= Input for this task =
******************************

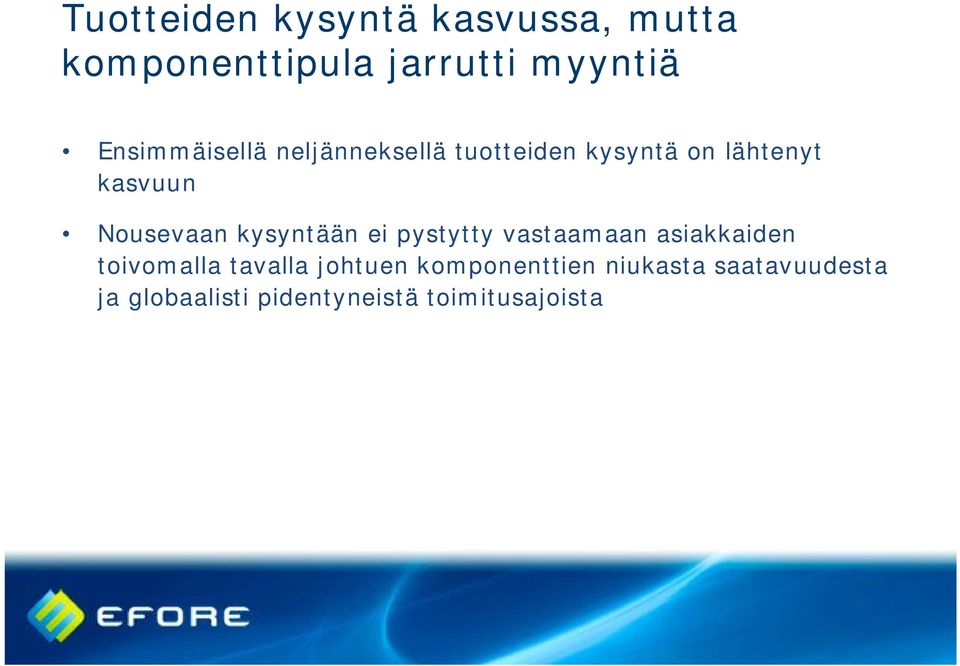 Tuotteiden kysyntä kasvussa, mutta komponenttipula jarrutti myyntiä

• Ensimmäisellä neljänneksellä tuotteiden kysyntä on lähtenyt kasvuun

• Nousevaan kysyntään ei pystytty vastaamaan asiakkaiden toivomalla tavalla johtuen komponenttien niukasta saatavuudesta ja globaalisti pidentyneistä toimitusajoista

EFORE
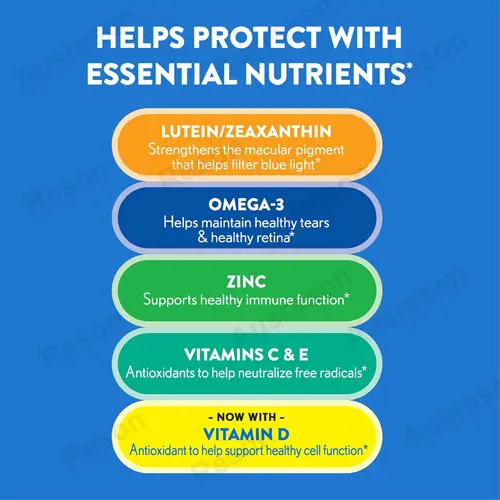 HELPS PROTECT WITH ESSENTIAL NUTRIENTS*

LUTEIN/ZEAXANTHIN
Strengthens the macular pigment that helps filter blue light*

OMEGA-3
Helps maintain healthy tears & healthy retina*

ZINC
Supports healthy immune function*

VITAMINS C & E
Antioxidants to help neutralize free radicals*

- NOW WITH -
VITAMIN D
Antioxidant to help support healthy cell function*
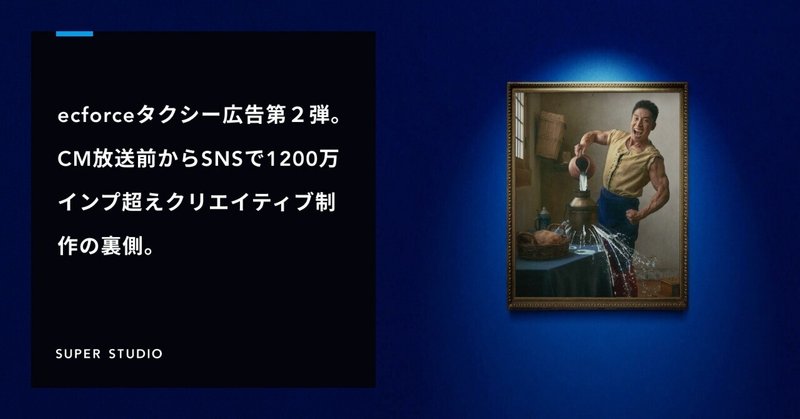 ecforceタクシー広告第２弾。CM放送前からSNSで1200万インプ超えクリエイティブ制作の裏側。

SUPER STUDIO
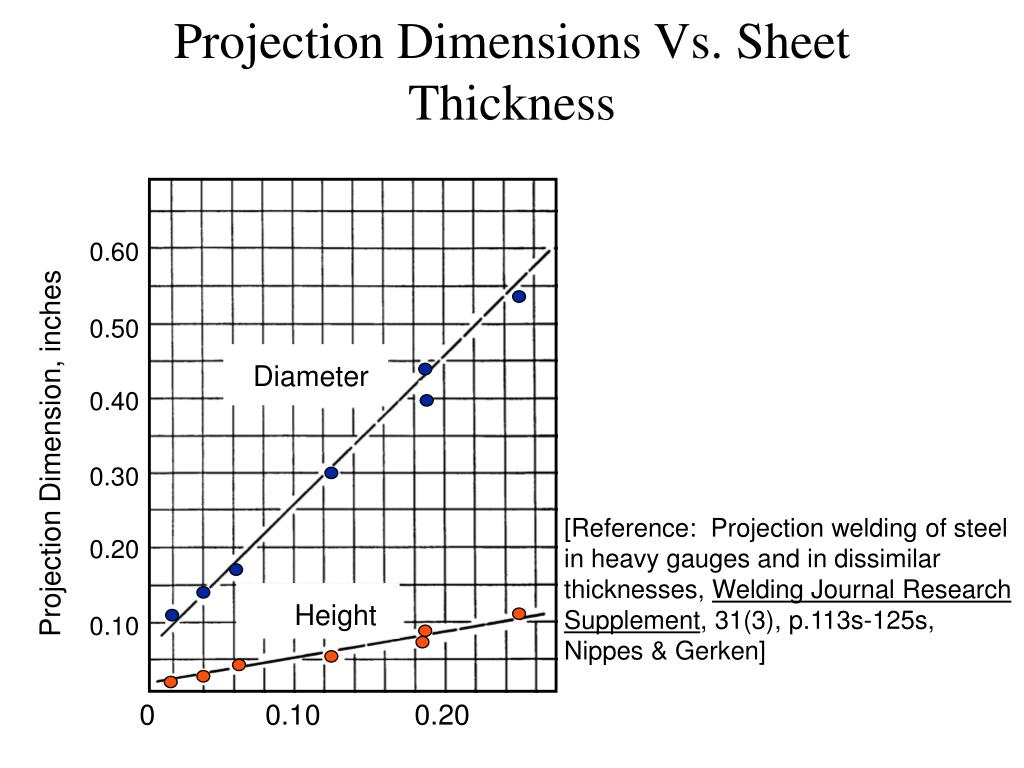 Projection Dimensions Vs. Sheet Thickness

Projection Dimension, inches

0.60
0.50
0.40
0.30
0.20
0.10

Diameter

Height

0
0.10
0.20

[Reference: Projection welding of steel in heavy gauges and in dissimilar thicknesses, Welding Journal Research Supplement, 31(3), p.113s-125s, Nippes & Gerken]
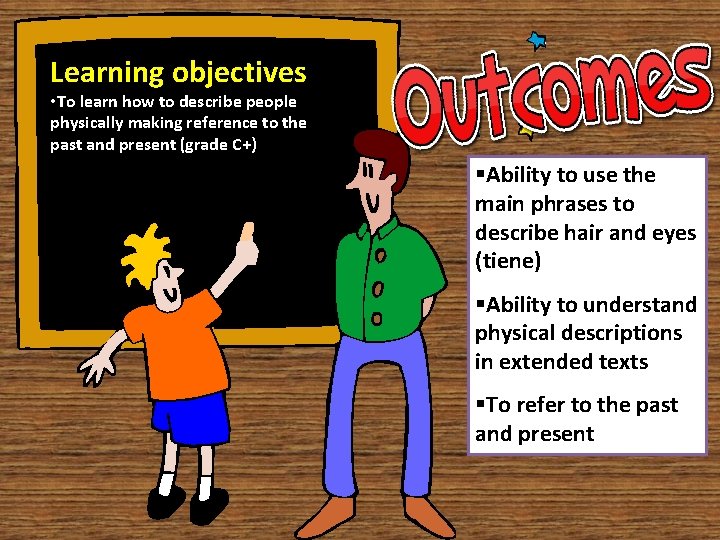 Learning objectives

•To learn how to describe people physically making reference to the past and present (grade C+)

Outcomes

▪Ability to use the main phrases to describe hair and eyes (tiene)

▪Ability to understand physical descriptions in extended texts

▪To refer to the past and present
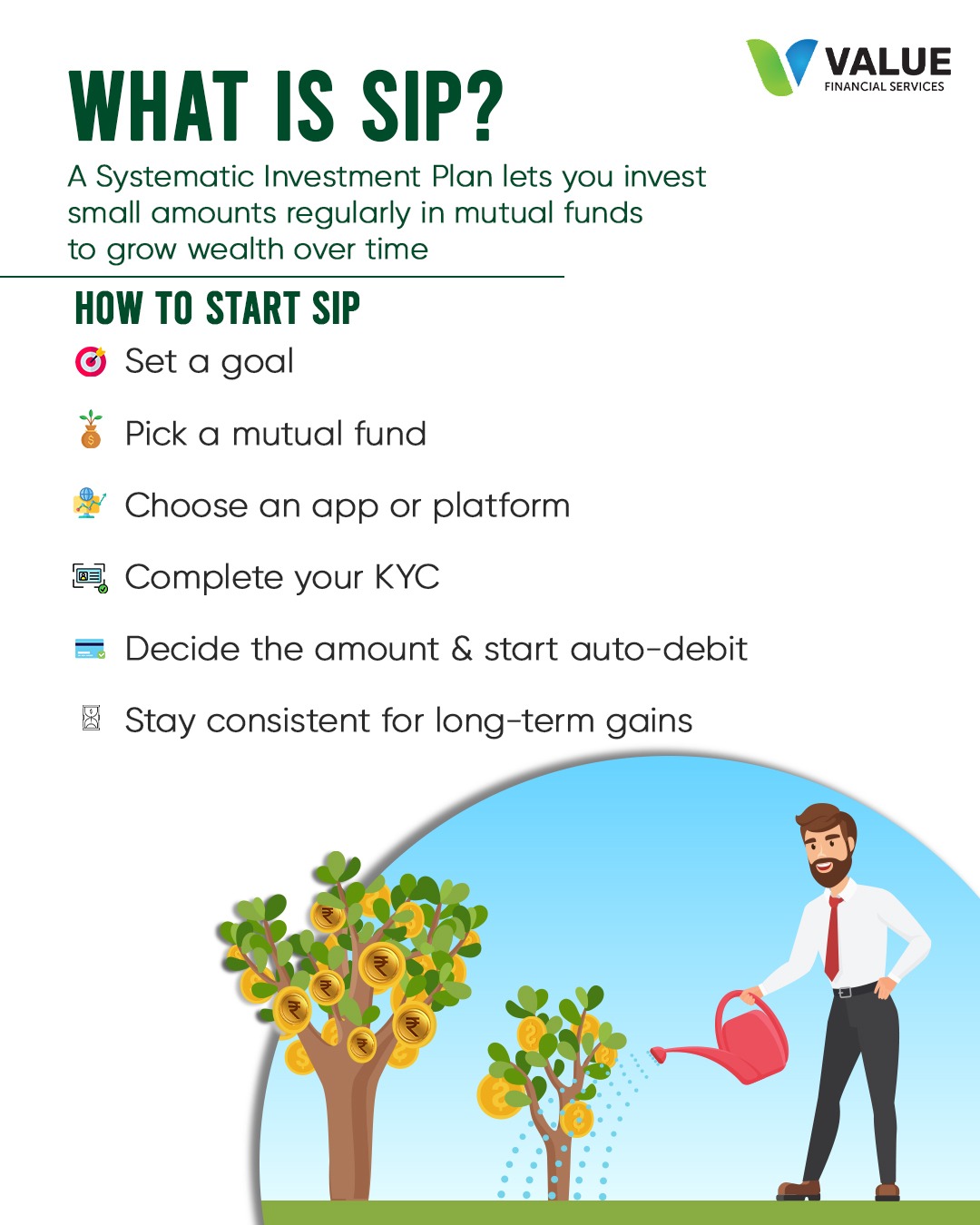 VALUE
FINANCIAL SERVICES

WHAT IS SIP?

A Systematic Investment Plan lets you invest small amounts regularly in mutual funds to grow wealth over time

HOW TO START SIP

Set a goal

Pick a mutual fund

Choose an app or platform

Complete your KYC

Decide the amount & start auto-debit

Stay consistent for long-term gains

******************************

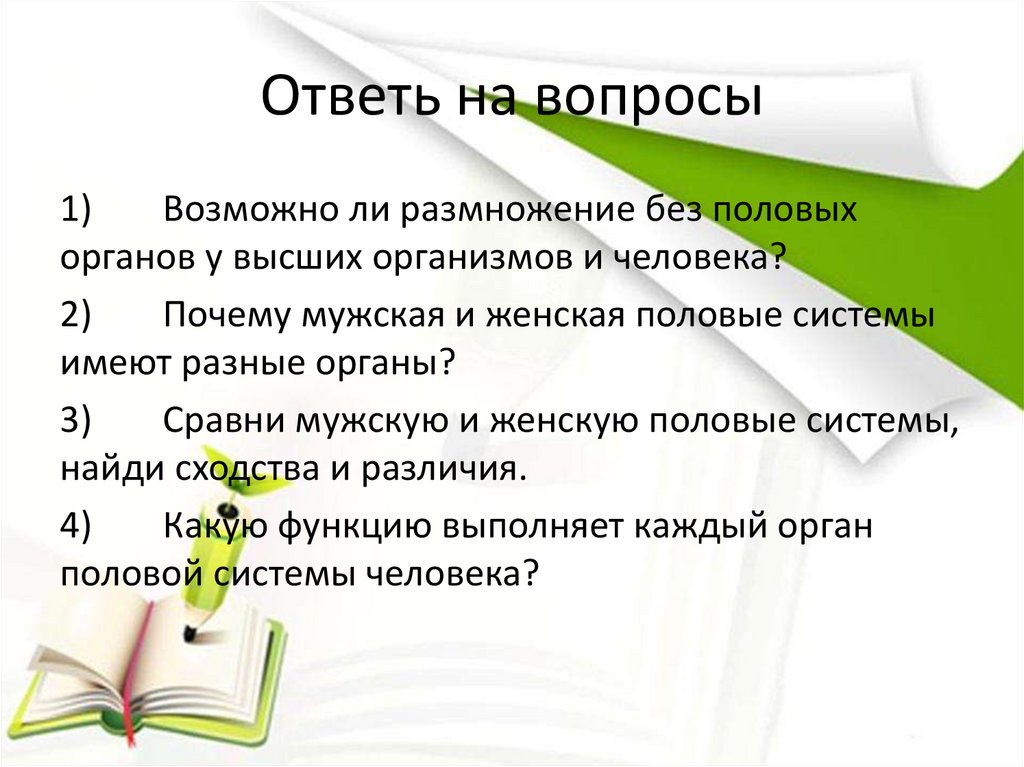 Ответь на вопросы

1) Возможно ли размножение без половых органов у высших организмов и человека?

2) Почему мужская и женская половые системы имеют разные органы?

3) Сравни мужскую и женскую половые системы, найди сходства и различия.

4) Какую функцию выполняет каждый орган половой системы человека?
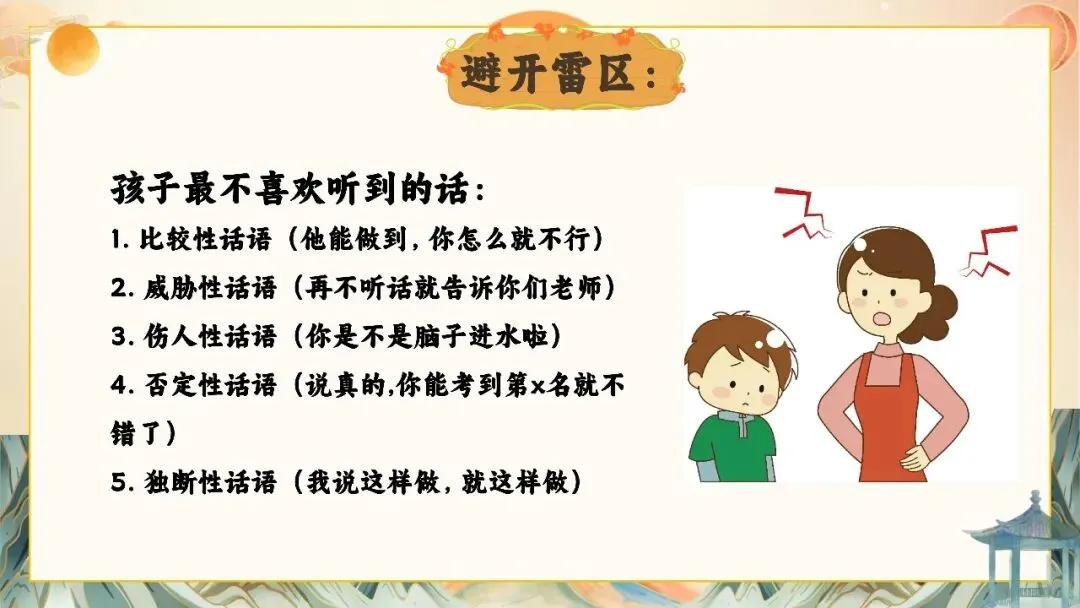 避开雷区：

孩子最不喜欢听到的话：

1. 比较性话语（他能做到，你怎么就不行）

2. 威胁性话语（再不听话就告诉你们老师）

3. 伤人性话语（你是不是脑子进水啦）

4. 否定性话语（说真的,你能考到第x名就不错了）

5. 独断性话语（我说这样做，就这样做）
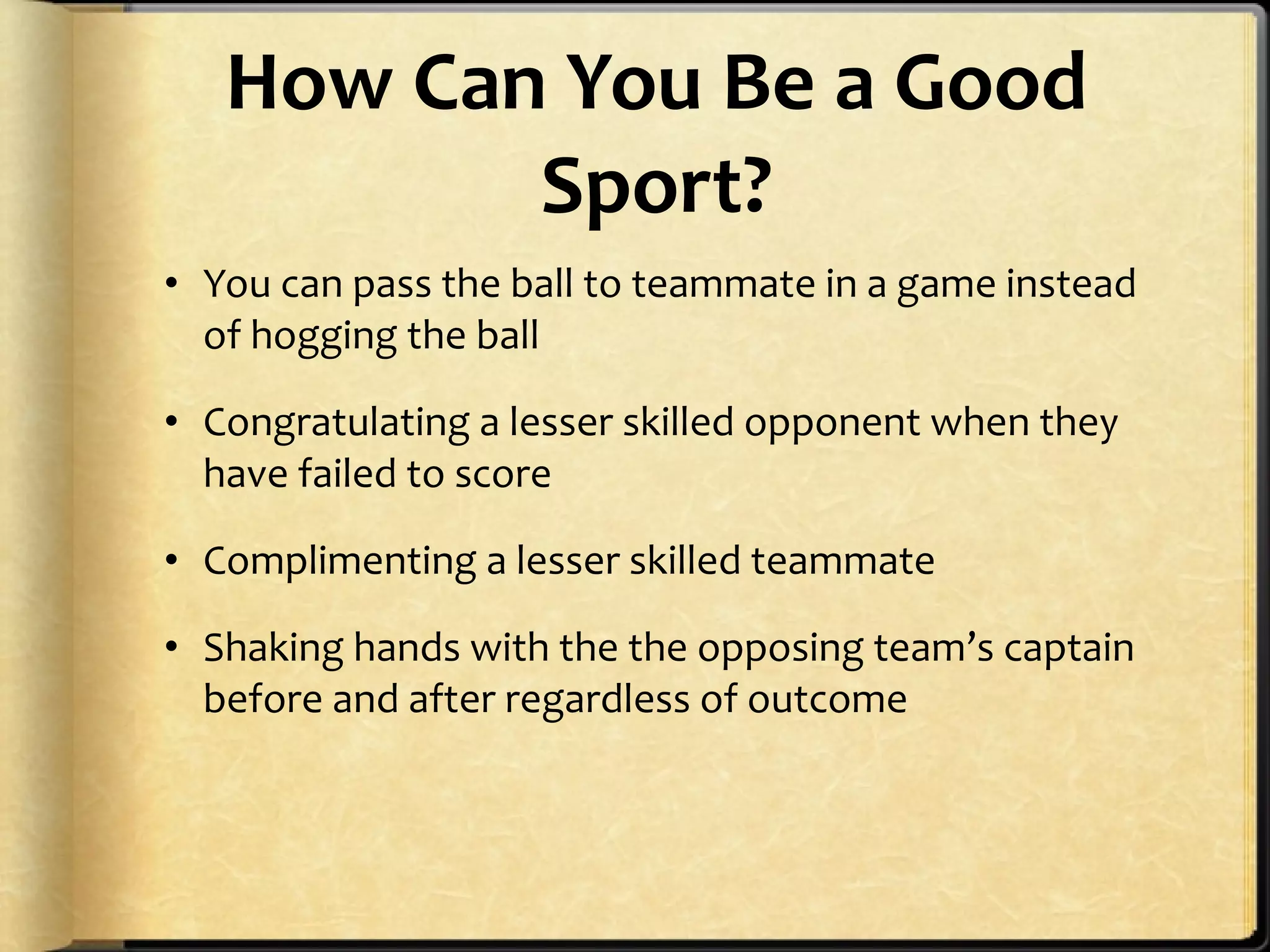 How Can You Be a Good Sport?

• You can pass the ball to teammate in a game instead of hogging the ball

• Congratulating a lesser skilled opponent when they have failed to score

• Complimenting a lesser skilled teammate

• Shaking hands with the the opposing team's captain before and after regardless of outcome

******************************

= Your objective =
Reproduce the data above exactly, but only from the line containing "2) Почему мужская" through the line containing "3. 伤人性话语（你是不是脑子进水啦）". Omit all pictures.

= Problem solution =
2) Почему мужская и женская половые системы имеют разные органы?

3) Сравни мужскую и женскую половые системы, найди сходства и различия.

4) Какую функцию выполняет каждый орган половой системы человека?
 避开雷区：

孩子最不喜欢听到的话：

1. 比较性话语（他能做到，你怎么就不行）

2. 威胁性话语（再不听话就告诉你们老师）

3. 伤人性话语（你是不是脑子进水啦）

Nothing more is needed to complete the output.